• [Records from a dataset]

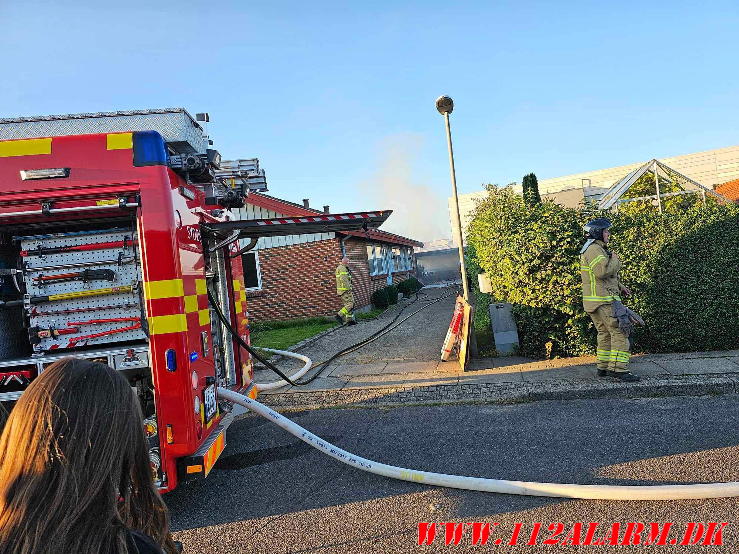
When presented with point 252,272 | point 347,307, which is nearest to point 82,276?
point 347,307

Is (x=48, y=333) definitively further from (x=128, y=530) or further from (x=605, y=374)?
(x=605, y=374)

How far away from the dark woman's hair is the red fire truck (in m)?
2.71

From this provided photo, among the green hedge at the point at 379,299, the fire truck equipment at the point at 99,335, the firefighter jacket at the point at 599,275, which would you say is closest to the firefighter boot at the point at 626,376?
the firefighter jacket at the point at 599,275

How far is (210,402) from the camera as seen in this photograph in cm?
447

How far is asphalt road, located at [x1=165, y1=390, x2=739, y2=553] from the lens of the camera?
11.3ft

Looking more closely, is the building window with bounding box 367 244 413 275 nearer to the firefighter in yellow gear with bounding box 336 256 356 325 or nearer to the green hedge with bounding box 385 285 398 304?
the green hedge with bounding box 385 285 398 304

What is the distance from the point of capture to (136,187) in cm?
388

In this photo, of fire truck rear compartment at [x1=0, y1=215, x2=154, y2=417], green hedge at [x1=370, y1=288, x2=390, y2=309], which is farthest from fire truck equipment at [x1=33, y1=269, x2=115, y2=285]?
green hedge at [x1=370, y1=288, x2=390, y2=309]

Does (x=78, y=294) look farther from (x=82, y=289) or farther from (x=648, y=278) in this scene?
(x=648, y=278)

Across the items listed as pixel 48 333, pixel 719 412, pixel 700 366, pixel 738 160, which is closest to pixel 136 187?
pixel 48 333

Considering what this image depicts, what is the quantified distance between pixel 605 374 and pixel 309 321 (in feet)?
32.7

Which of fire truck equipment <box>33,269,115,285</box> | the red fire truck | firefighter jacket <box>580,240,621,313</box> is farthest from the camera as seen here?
firefighter jacket <box>580,240,621,313</box>

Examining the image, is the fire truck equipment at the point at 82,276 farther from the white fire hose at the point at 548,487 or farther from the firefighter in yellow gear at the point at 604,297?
the firefighter in yellow gear at the point at 604,297

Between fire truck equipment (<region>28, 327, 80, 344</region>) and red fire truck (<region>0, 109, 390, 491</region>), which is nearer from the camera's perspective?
red fire truck (<region>0, 109, 390, 491</region>)
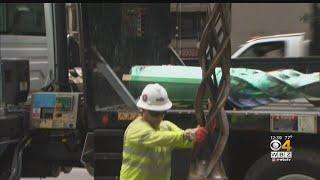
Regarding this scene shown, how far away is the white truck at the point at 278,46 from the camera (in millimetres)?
5801

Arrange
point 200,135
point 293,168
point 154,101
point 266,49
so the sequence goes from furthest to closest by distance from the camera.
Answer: point 266,49 → point 293,168 → point 154,101 → point 200,135

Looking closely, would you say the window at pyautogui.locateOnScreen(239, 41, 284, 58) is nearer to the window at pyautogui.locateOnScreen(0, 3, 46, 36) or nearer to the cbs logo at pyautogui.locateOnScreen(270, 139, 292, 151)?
the cbs logo at pyautogui.locateOnScreen(270, 139, 292, 151)

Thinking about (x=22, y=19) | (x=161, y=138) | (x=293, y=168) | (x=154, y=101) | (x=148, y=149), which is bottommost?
(x=293, y=168)

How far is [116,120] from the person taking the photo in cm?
599

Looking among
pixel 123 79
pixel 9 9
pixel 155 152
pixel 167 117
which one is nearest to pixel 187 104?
pixel 167 117

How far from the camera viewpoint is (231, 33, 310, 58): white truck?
5801 millimetres

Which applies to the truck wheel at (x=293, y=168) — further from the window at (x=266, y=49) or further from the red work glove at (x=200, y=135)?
the red work glove at (x=200, y=135)

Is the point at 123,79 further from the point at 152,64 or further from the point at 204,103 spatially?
the point at 204,103

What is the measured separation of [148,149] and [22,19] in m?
3.37

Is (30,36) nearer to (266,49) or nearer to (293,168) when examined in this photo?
(266,49)

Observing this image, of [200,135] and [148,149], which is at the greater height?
[200,135]

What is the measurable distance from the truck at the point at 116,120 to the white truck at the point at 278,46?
0.26ft

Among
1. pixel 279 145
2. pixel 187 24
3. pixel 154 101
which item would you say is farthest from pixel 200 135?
pixel 187 24

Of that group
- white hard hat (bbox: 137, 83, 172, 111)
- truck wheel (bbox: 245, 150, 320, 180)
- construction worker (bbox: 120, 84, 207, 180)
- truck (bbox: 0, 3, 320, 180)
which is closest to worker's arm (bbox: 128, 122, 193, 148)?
construction worker (bbox: 120, 84, 207, 180)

• [What you should do] Rewrite all the records above as a JSON list of strings with one string per line, skipping blank lines. Leave the pictures out.

• [Result]
[
  "When presented with point 252,272 | point 347,307, which is nearest to point 82,276?",
  "point 347,307",
  "Is (x=48, y=333) definitively further from (x=128, y=530) or further from (x=605, y=374)?",
  "(x=605, y=374)",
  "How far away from the dark woman's hair is the red fire truck (in m)?",
  "2.71",
  "From this provided photo, among the green hedge at the point at 379,299, the fire truck equipment at the point at 99,335, the firefighter jacket at the point at 599,275, which would you say is closest to the firefighter boot at the point at 626,376?",
  "the firefighter jacket at the point at 599,275",
  "How far is (210,402) from the camera as seen in this photograph in cm?",
  "447",
  "How far is asphalt road, located at [x1=165, y1=390, x2=739, y2=553] from the lens of the camera?",
  "11.3ft",
  "Looking more closely, is the building window with bounding box 367 244 413 275 nearer to the firefighter in yellow gear with bounding box 336 256 356 325 or nearer to the green hedge with bounding box 385 285 398 304?",
  "the green hedge with bounding box 385 285 398 304",
  "What is the distance from the point of capture to (136,187) in cm?",
  "388",
  "In this photo, of fire truck rear compartment at [x1=0, y1=215, x2=154, y2=417], green hedge at [x1=370, y1=288, x2=390, y2=309], which is farthest from fire truck equipment at [x1=33, y1=269, x2=115, y2=285]?",
  "green hedge at [x1=370, y1=288, x2=390, y2=309]",
  "Does (x=78, y=294) look farther from (x=82, y=289) or farther from (x=648, y=278) in this scene?",
  "(x=648, y=278)",
  "Across the items listed as pixel 48 333, pixel 719 412, pixel 700 366, pixel 738 160, which is closest to pixel 136 187?",
  "pixel 48 333",
  "Considering what this image depicts, what is the quantified distance between pixel 605 374 and pixel 309 321 (in feet)?",
  "32.7",
  "Which of fire truck equipment <box>33,269,115,285</box> | the red fire truck | firefighter jacket <box>580,240,621,313</box> is farthest from the camera as seen here?",
  "firefighter jacket <box>580,240,621,313</box>",
  "Examining the image, is the fire truck equipment at the point at 82,276 farther from the white fire hose at the point at 548,487 or farther from the firefighter in yellow gear at the point at 604,297?",
  "the firefighter in yellow gear at the point at 604,297",
  "Between fire truck equipment (<region>28, 327, 80, 344</region>) and red fire truck (<region>0, 109, 390, 491</region>), which is nearer from the camera's perspective?",
  "red fire truck (<region>0, 109, 390, 491</region>)",
  "Regarding this scene shown, how far away is the white truck at the point at 278,46 from the camera (in millimetres)?",
  "5801",
  "Arrange",
  "point 200,135",
  "point 293,168",
  "point 154,101",
  "point 266,49",
  "so the sequence goes from furthest to closest by distance from the camera.",
  "Answer: point 266,49 → point 293,168 → point 154,101 → point 200,135",
  "Looking closely, would you say the window at pyautogui.locateOnScreen(239, 41, 284, 58) is nearer to the window at pyautogui.locateOnScreen(0, 3, 46, 36) or nearer to the cbs logo at pyautogui.locateOnScreen(270, 139, 292, 151)?",
  "the cbs logo at pyautogui.locateOnScreen(270, 139, 292, 151)",
  "Thinking about (x=22, y=19) | (x=161, y=138) | (x=293, y=168) | (x=154, y=101) | (x=148, y=149), which is bottommost?",
  "(x=293, y=168)",
  "How far is [116,120] from the person taking the photo in cm?",
  "599",
  "Looking among",
  "pixel 123 79",
  "pixel 9 9",
  "pixel 155 152",
  "pixel 167 117",
  "which one is nearest to pixel 187 104?",
  "pixel 167 117",
  "How far from the camera viewpoint is (231, 33, 310, 58): white truck?",
  "5801 millimetres",
  "Which applies to the truck wheel at (x=293, y=168) — further from the window at (x=266, y=49) or further from the red work glove at (x=200, y=135)?",
  "the red work glove at (x=200, y=135)",
  "Is the point at 123,79 further from the point at 152,64 or further from the point at 204,103 spatially?",
  "the point at 204,103",
  "What is the measured separation of [148,149] and [22,19] in m?",
  "3.37",
  "Is (30,36) nearer to (266,49) or nearer to (293,168) when examined in this photo?",
  "(266,49)",
  "Observing this image, of [200,135] and [148,149], which is at the greater height?",
  "[200,135]",
  "What is the measurable distance from the truck at the point at 116,120 to the white truck at the point at 278,46?",
  "0.26ft",
  "Among",
  "1. pixel 279 145",
  "2. pixel 187 24",
  "3. pixel 154 101",
  "which item would you say is farthest from pixel 200 135?",
  "pixel 187 24",
  "Of that group",
  "- white hard hat (bbox: 137, 83, 172, 111)",
  "- truck wheel (bbox: 245, 150, 320, 180)",
  "- construction worker (bbox: 120, 84, 207, 180)",
  "- truck (bbox: 0, 3, 320, 180)",
  "which is closest to worker's arm (bbox: 128, 122, 193, 148)?",
  "construction worker (bbox: 120, 84, 207, 180)"
]